What this task involves
Only the lines below, from the one with "Malawi, site G07, 2020-10-29" through the one with "common name: birds", are to be written out, exactly.

Provided records
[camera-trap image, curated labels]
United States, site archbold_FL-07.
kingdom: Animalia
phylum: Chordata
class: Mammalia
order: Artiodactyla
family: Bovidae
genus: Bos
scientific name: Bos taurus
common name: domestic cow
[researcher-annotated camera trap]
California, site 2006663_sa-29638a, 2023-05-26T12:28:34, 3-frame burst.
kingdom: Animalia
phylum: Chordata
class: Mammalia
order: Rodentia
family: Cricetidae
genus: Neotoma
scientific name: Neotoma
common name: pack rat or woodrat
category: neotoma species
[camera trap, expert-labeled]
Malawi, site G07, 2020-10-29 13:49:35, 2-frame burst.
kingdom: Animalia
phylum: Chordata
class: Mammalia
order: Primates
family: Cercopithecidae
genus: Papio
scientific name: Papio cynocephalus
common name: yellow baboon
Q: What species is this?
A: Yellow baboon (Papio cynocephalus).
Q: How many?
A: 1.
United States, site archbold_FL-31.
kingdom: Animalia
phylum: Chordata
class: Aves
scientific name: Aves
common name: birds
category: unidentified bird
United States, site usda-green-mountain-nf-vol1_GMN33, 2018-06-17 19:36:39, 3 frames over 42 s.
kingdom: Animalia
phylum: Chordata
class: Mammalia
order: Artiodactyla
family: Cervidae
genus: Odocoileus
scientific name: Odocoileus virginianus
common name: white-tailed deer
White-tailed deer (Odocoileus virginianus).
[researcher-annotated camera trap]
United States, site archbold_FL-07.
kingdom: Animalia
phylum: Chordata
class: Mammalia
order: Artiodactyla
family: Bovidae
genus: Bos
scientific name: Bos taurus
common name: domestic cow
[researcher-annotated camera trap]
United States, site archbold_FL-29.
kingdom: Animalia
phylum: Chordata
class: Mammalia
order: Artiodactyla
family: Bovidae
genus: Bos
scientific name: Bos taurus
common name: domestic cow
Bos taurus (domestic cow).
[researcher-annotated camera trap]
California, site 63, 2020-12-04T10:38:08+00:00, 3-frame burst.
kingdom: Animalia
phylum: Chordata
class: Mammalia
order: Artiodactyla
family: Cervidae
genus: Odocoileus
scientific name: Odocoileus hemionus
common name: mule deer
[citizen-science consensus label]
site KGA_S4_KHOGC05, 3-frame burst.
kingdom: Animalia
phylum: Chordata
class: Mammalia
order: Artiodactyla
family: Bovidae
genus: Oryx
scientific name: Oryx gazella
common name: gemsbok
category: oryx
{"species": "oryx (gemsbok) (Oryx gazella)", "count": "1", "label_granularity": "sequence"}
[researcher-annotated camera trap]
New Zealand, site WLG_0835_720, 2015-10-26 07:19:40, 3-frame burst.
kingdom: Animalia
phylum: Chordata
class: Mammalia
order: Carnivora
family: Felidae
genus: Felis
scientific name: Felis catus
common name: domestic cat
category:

Response to the exercise
Malawi, site G07, 2020-10-29 13:49:35, 2-frame burst.
kingdom: Animalia
phylum: Chordata
class: Mammalia
order: Primates
family: Cercopithecidae
genus: Papio
scientific name: Papio cynocephalus
common name: yellow baboon
Q: What species is this?
A: Yellow baboon (Papio cynocephalus).
Q: How many?
A: 1.
United States, site archbold_FL-31.
kingdom: Animalia
phylum: Chordata
class: Aves
scientific name: Aves
common name: birds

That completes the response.